Ohls called while I was drinking my second cup of coffee and trying to decide about breakfast. My head felt like the inside of a snare drum.

“Buick’s registered to an outfit called Neville Realty Trust, got an address in the Neville Valley, up north.”

I got a pencil. Ohls gave me the address.

“Any names attached?” I said.

“Not on the registration. I haven’t looked any further. Figure that’s your job.”

“Sure,” I said. “No one sapped you.”

“My heart bleeds,” Ohls said and hung up.

In my office with coffee and a roll I’d picked up in the drugstore downstairs, I got out my map book. The Neville Valley was maybe 200 miles northeast of Los Angeles on the other side of the San Gabriel Mountains.

I called my client.

When Norris came on the phone, I said, “Marlowe. With a report.”

“How very kind of you, Mr. Marlowe,” Norris said.

“Looking for Carmen so far has got me threatened by a tough Mexican, involved in a mutilation murder, slugged with brass knuckles and sapped by person or persons unknown.”

“Good heavens, sir, I never wanted you to get hurt.”

“Nor did I, Norris,” I said, “but the point is this thing is a much larger thing than it looked like it was going to be.”

“As I have said, sir, the General left me well provided for. I could pay you a rather handsome fee.”

“No need for that, Norris. There’s so much money floating around the fringes of this case that it’s hard not to twist an ankle stepping over it. I’ll find a fee okay. But it seems like more dangerous going than either of us thought when I started.”

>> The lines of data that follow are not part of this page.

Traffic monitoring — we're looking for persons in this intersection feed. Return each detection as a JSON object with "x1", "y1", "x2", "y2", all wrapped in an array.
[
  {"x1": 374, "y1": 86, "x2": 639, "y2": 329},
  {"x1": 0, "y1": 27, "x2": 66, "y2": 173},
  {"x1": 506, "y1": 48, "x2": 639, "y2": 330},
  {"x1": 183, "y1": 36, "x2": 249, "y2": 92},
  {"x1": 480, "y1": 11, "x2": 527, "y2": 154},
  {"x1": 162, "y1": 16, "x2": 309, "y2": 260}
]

“I anticipated only whatever danger Miss Carmen presented, sir.”

“Which is not inconsiderable. But it’s beginning to look attractive to me now.”

“Do you wish to withdraw, sir?”

“You bet I do,” I said. “But I won’t. I just wanted you to know what was happening.”

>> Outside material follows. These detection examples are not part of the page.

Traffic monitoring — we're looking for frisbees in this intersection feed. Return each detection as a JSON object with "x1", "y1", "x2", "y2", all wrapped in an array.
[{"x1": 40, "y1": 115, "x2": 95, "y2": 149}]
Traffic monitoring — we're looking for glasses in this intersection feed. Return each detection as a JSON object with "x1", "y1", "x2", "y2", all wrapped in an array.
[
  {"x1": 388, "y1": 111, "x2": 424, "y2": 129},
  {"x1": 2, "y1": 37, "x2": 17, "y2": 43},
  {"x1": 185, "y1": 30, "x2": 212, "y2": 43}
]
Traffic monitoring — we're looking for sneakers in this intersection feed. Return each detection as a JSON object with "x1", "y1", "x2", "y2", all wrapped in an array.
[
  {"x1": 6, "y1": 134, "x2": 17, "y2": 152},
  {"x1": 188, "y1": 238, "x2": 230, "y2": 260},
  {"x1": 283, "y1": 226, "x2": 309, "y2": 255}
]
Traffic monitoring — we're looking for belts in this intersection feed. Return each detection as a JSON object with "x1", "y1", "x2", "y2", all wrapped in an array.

“I rather expected that you would not withdraw, sir. Might you give me some of the details?” I did.

When I was through there was a quiet pause. Then Norris said, “I’m sure you will be adequate to the task, Mr. Marlowe.”

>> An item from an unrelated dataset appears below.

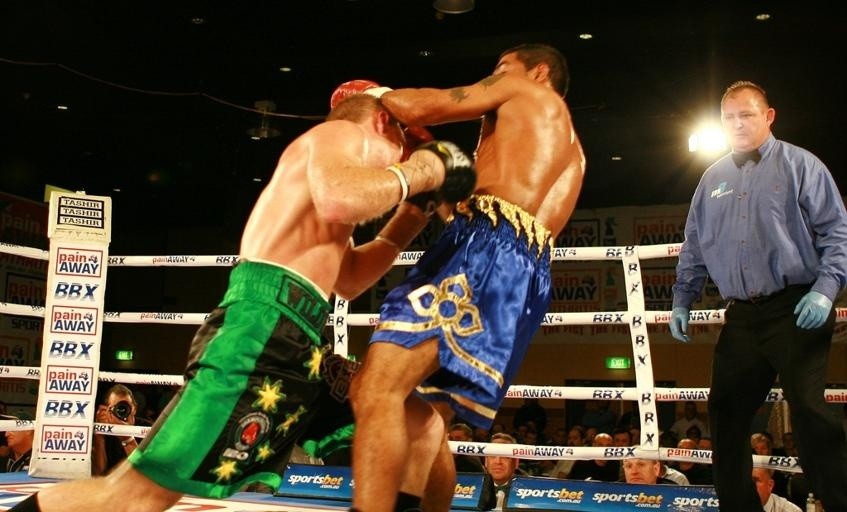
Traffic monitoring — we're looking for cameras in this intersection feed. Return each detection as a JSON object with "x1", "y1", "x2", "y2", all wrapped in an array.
[{"x1": 110, "y1": 400, "x2": 132, "y2": 420}]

“I’m sure I will too, Norris,” I said. “I would be even more adequate if I knew exactly what the task was.”

“From my perspective, sir, if I may, it is to find Miss Carmen, sir.”

“Yes, Norris, I guess it is.”

We hung up. I put my map book under my arm, made sure I had my gun and some extra cartridges. It hadn’t done me any good yet, but it made me feel like a detective. Then I locked the office and went out to my car.

It took about five hours to drive up to Neville Valley. I got there a little after two in the afternoon, with a high hard sky glaring down and the temperature in the nineties.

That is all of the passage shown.